Dans la nuit du 30 juillet 2025, aux alentours de 22 heures, deux individus, Amadou Baïdi Chérif et Amadou Kamara, ont été interpellés par les Services spéciaux chargés de la lutte contre la drogue et le crime organisé, dans le secteur Payotte, quartier Camaïenne, alors qu’ils se trouvaient en position isolée.

Selon Foromo Soropogui, commissaire principal et chef de division à la Direction centrale de lutte contre le crime organisé :
« À l’issue de la fouille, des doses de cocaïne et de crack ont été retrouvées en leur possession. Une perquisition a ensuite permis la saisie de 32 boules de crack et 9 boules de cocaïne, pour un poids total de 38 grammes, dans une chambre où les suspects cachaient leur marchandise. »

Lors de l’interrogatoire, Amadou Baïdi Chérif a reconnu sans détour les faits de détention et de vente des drogues saisies. Son complice présumé, Amadou Kamara, aurait quant à lui joué le rôle d’intermédiaire entre les dealers et les consommateurs.

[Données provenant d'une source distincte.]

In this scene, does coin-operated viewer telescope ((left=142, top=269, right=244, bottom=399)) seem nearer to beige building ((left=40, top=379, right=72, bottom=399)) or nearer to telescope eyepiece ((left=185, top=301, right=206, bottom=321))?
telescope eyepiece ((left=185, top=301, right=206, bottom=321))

Alors que les services de sécurité poursuivent leurs investigations, cette affaire soulève des inquiétudes quant à la diversification des drogues circulant à Conakry et l’ampleur que prend leur consommation dans certains milieux jeunes.
La guerre contre les stupéfiants prend une nouvelle tournure. Et désormais, le « crack » vient s’ajouter à la longue liste de menaces pour la jeunesse guinéenne.